Stated task:
Reproduce every line of the entries, substituting "rattan armchair" for "wicker armchair" and leaving all other text unchanged. Omit the pictures from your answer.

Materials provided:
####
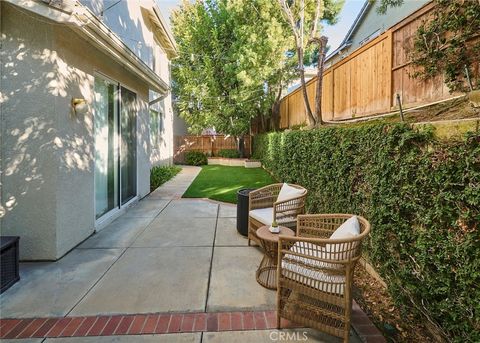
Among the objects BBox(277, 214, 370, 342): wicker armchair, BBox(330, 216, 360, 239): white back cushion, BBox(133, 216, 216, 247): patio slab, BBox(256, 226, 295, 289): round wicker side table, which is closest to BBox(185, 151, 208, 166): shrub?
BBox(133, 216, 216, 247): patio slab

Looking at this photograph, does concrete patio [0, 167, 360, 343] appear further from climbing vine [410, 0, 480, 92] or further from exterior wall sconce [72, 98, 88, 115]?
climbing vine [410, 0, 480, 92]

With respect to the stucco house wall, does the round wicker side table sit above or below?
below

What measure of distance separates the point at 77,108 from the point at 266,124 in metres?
13.1

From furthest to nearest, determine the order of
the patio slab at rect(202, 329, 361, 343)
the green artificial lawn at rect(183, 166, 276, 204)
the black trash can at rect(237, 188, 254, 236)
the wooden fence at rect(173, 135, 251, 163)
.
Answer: the wooden fence at rect(173, 135, 251, 163) < the green artificial lawn at rect(183, 166, 276, 204) < the black trash can at rect(237, 188, 254, 236) < the patio slab at rect(202, 329, 361, 343)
####
Solution to the problem:
Among the objects BBox(277, 214, 370, 342): rattan armchair, BBox(330, 216, 360, 239): white back cushion, BBox(133, 216, 216, 247): patio slab, BBox(256, 226, 295, 289): round wicker side table, which is closest to BBox(185, 151, 208, 166): shrub?
BBox(133, 216, 216, 247): patio slab

Looking at this photograph, does concrete patio [0, 167, 360, 343] appear further from climbing vine [410, 0, 480, 92] or further from exterior wall sconce [72, 98, 88, 115]?
climbing vine [410, 0, 480, 92]

With respect to the stucco house wall, does the round wicker side table sit above or below?
below

What measure of distance separates the point at 77,108 from the point at 266,124 in metres?
13.1

From furthest to nearest, determine the order of
the patio slab at rect(202, 329, 361, 343)
the green artificial lawn at rect(183, 166, 276, 204)
the black trash can at rect(237, 188, 254, 236)
the wooden fence at rect(173, 135, 251, 163)
.
Answer: the wooden fence at rect(173, 135, 251, 163) < the green artificial lawn at rect(183, 166, 276, 204) < the black trash can at rect(237, 188, 254, 236) < the patio slab at rect(202, 329, 361, 343)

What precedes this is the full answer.